I still have my fingers crossed -- in New England, March can be the worst winter month, and it often is -- but with January drawing to a close and Living Earth telling me that temps are going to climb into the low fifties tomorrow, I say “Let’s have more winters like this one!”
It’s good that I’ve had to write just two checks to the plow guy so far this winter, and it’s better that I’ve had to shovel my front walk exactly once. The worst of winter so far has been a bad week-long cold snap during which temperatures didn’t get out of the single digits -- we were so mollycoddled by this winter that we all complained about this cold spell, but I have lived through far worse. I recall one December out at the old house when, for the solid month, it never broke zero degrees during the day and typically reached twenty below or worse every night.
Back then my mother and I had the two horses and pony to care for that belonged to my sister, although she had abandoned them, left them behind with us when she went off and got married. Another thing to “thank” that insufferable bitch for.
That winter, we had to haul piping hot water from the house to the barn for the animals to drink, because the water in their buckets froze almost faster than they could drink it. Caring for animals that live outdoors will give you personal experiences with cold weather that you would rather not have.
There was also a goat in our menagerie for a while. I don’t know how we got her, or whose idea she was. She wasn’t my idea. None of the farm animals were my idea, and yet for years I cared for them because that’s what you do when people in your family have Crazy Ideas about wanting to be Farmers and then go off and leave you holding the bag. All my life I’ve been the one in the family left holding the bag. Is it any wonder that I am taking time for myself now, finally, in my fifties?
Goat didn’t serve any useful purpose. Like the rest of the barn animals after a certain point, she was just a responsibility. One night during that horribly cold month we went out and called for Goat and she didn’t come. We went for flashlights and found her dead right beside the barn.

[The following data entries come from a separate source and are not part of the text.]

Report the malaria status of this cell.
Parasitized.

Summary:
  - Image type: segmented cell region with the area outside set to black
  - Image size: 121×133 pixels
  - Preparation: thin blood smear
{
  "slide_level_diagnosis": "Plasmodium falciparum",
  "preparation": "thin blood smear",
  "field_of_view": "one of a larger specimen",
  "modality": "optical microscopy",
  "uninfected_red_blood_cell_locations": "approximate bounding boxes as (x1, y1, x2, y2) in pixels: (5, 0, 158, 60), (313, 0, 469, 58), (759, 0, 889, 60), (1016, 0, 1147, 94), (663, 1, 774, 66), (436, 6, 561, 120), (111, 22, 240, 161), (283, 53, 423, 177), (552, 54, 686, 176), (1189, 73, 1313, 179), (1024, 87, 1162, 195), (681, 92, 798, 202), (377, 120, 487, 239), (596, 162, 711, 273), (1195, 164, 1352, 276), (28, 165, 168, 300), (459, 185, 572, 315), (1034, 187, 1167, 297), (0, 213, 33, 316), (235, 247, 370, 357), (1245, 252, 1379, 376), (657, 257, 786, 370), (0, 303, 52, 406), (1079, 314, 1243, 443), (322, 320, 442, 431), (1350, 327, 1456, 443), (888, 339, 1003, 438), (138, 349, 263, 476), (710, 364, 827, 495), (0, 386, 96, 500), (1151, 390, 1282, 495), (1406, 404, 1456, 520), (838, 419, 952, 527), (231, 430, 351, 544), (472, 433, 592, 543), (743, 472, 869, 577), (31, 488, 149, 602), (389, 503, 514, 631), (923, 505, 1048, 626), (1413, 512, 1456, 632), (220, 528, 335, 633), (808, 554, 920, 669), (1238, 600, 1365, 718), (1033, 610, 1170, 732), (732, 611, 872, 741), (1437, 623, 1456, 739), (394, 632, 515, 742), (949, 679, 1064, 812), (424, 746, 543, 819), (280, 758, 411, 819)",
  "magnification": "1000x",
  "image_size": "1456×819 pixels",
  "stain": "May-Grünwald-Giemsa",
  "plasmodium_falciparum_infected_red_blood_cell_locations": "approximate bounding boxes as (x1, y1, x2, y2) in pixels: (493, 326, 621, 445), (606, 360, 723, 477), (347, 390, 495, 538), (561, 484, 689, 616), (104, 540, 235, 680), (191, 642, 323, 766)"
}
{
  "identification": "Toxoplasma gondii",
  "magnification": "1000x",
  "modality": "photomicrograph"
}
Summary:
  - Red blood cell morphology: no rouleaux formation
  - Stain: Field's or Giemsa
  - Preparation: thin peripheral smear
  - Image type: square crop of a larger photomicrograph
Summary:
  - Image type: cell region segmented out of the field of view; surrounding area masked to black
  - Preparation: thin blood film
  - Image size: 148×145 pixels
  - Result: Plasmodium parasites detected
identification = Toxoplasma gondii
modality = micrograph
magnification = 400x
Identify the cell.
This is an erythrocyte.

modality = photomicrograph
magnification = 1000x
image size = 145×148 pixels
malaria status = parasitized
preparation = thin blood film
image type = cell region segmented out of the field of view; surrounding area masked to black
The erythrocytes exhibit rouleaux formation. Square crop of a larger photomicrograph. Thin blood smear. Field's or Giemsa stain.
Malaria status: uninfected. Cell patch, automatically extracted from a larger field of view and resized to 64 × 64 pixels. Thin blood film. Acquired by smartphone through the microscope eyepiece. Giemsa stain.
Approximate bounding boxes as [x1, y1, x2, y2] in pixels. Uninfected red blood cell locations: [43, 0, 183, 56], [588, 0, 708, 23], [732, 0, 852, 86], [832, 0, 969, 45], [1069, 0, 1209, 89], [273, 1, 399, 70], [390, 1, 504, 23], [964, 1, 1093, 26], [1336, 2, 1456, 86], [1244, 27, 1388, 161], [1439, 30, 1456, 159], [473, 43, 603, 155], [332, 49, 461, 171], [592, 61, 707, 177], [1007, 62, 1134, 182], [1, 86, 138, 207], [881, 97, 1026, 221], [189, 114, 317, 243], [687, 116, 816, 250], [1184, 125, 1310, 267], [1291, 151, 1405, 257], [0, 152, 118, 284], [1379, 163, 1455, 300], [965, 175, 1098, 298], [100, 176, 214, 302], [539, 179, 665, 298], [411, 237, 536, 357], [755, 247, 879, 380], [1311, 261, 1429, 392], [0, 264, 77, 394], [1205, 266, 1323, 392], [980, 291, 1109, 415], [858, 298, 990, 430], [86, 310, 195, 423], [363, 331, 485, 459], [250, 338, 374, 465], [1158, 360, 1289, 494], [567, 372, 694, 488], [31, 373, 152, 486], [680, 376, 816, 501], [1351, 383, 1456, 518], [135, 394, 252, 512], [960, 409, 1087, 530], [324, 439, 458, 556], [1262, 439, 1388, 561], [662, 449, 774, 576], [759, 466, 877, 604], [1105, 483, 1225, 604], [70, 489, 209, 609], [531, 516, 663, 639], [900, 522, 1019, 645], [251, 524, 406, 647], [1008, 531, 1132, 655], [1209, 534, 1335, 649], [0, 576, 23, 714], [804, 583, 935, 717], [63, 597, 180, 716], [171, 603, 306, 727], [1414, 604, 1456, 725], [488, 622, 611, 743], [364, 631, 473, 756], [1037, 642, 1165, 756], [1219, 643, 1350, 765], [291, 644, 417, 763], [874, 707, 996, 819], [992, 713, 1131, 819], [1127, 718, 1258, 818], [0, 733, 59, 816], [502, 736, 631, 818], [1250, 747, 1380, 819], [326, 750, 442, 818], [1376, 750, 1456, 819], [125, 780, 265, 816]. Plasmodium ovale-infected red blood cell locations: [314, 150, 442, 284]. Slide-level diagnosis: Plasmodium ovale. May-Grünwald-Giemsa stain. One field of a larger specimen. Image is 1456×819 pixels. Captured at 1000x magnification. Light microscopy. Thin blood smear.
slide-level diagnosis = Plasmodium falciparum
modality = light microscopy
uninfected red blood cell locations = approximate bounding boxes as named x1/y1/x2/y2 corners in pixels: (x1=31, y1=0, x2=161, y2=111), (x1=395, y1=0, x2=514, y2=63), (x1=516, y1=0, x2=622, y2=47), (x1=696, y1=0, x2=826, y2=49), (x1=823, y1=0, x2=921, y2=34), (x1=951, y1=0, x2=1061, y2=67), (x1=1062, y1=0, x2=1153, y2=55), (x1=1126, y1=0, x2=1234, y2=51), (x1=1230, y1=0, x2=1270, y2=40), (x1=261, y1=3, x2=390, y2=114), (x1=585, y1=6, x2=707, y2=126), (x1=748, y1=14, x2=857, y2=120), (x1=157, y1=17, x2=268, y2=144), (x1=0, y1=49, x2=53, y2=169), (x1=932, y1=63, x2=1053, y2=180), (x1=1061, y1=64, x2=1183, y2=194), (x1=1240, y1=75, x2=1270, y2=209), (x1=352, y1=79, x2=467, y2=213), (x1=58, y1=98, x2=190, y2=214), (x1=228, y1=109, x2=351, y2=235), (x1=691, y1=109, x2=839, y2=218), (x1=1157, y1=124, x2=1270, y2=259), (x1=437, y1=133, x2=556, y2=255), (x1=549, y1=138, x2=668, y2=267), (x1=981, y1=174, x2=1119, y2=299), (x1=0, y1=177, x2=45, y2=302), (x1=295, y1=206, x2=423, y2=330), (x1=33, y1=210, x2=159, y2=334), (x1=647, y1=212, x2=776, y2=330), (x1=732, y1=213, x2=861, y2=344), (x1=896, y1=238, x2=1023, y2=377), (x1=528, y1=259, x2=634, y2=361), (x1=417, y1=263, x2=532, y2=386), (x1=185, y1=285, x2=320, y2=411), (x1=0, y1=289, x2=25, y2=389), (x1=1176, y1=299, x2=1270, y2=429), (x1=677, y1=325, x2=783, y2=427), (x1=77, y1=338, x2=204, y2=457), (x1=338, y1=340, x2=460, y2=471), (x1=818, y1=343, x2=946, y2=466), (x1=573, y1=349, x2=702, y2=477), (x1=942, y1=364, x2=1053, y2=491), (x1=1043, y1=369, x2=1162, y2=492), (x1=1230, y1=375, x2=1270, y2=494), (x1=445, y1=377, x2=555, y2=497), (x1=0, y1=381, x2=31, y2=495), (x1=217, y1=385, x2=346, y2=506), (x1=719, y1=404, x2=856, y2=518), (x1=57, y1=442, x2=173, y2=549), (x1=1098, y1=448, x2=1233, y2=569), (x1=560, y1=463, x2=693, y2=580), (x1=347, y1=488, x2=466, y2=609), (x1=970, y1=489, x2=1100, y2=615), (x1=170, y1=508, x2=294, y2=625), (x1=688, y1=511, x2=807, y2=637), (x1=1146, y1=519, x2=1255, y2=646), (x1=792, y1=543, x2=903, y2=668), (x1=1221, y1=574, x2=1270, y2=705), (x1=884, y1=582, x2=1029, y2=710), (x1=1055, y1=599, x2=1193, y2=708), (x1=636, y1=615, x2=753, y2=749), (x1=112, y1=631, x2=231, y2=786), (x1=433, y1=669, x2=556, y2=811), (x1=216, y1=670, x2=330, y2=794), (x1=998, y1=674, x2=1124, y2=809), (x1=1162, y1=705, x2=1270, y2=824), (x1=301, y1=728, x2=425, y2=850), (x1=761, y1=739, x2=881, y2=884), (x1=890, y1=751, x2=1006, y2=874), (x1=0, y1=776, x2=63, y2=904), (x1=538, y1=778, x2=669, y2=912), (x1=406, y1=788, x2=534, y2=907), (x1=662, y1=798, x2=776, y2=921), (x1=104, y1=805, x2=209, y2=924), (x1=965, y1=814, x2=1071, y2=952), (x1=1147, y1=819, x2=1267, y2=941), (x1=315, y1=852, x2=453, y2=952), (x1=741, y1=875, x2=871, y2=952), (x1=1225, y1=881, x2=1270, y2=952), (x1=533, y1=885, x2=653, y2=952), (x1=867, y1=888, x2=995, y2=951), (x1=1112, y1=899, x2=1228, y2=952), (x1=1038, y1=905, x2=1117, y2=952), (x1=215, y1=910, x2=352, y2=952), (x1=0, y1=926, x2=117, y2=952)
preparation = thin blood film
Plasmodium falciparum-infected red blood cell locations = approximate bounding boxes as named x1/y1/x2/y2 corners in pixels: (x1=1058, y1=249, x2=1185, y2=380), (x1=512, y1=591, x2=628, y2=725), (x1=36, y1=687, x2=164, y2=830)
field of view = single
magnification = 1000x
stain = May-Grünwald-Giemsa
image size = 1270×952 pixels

Death was a regular visitor to The Barn, but I never get used to seeing that bastard turn up. To this day -- I know he walks everywhere and can appear at any time, but for me Mister Death still wears a winter face and pulls a winter cloak around his bony shoulders. For me, winter is the season of death. It’s what I see and feel when I look out the window.
So, a mild winter like this one is really something to get down on my knees and thank the powers that be for. It’s something worth taking note of. I know that Global Warming is a terrible thing -- but, boy howdy, if this is a side effect of Global Warming then I’m going to be using more aerosol spray cans in the future!
As strong as my ties were to the old house, on days like this I’m powerfully thankful that I never had to spend a winter out there alone. The place was so isolated that you could look out of the windows on a winter night and feel like you were living on the North Pole. On nights when the full moon shone down on the ice-hard snow it could be beautiful, but the feeling that you were marooned in the universe was deep.
Here in town, even late at night when I am the only person awake in the whole neighborhood and the silence is broken only rarely by a passing car, I know that I’m not alone. It takes some of the Death out of winter to have neighbors nearby, even if you don’t know them and never will.
Take that, Winter! You old bastard! -- P.S. I’ve noticed that there’s still some light in the sky at 5:00 PM now. I hope I’m not jinxing us all by typing it, but I think we have this one about licked!